◆ **PROMPT**
I'd ask you to write out the lines below exactly, with no images.

◆ **DATA BELOW**
------------------------------

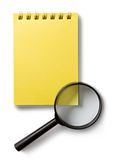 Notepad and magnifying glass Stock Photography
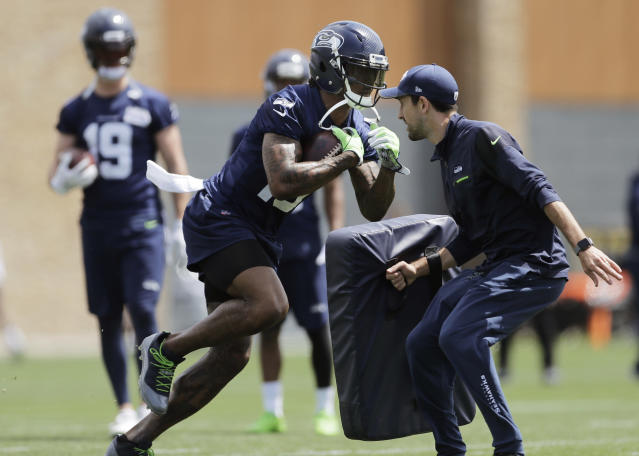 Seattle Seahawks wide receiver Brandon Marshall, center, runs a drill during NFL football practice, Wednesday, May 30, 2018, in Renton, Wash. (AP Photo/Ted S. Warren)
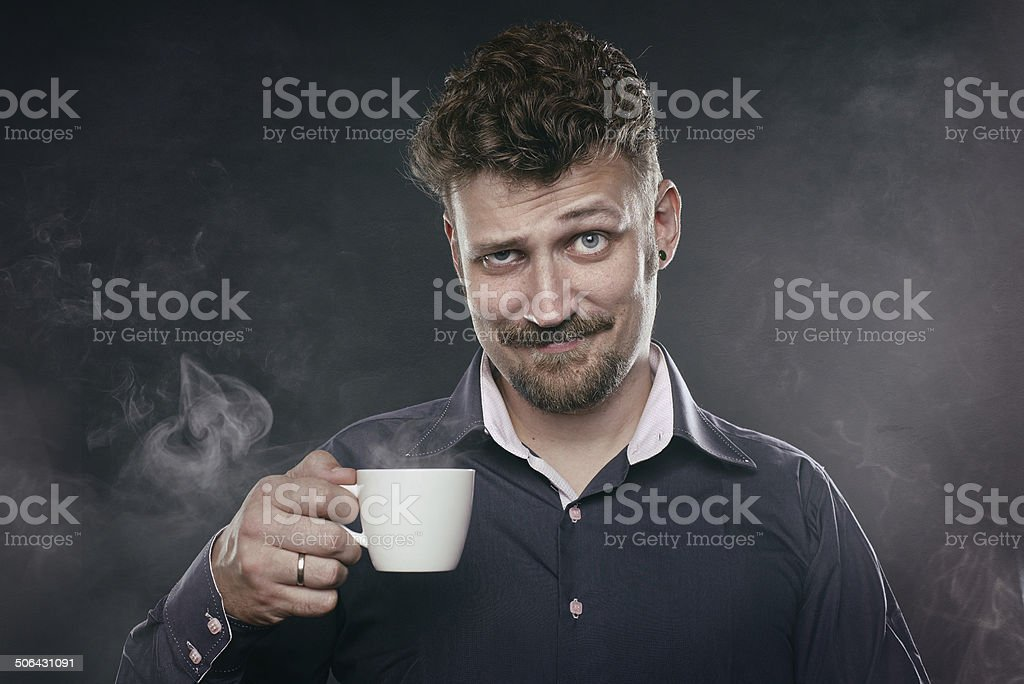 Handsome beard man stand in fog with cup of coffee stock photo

------------------------------

◆ **RESPONSE TO THIS TASK**
 Notepad and magnifying glass Stock Photography
 Seattle Seahawks wide receiver Brandon Marshall, center, runs a drill during NFL football practice, Wednesday, May 30, 2018, in Renton, Wash. (AP Photo/Ted S. Warren)
 Handsome beard man stand in fog with cup of coffee stock photo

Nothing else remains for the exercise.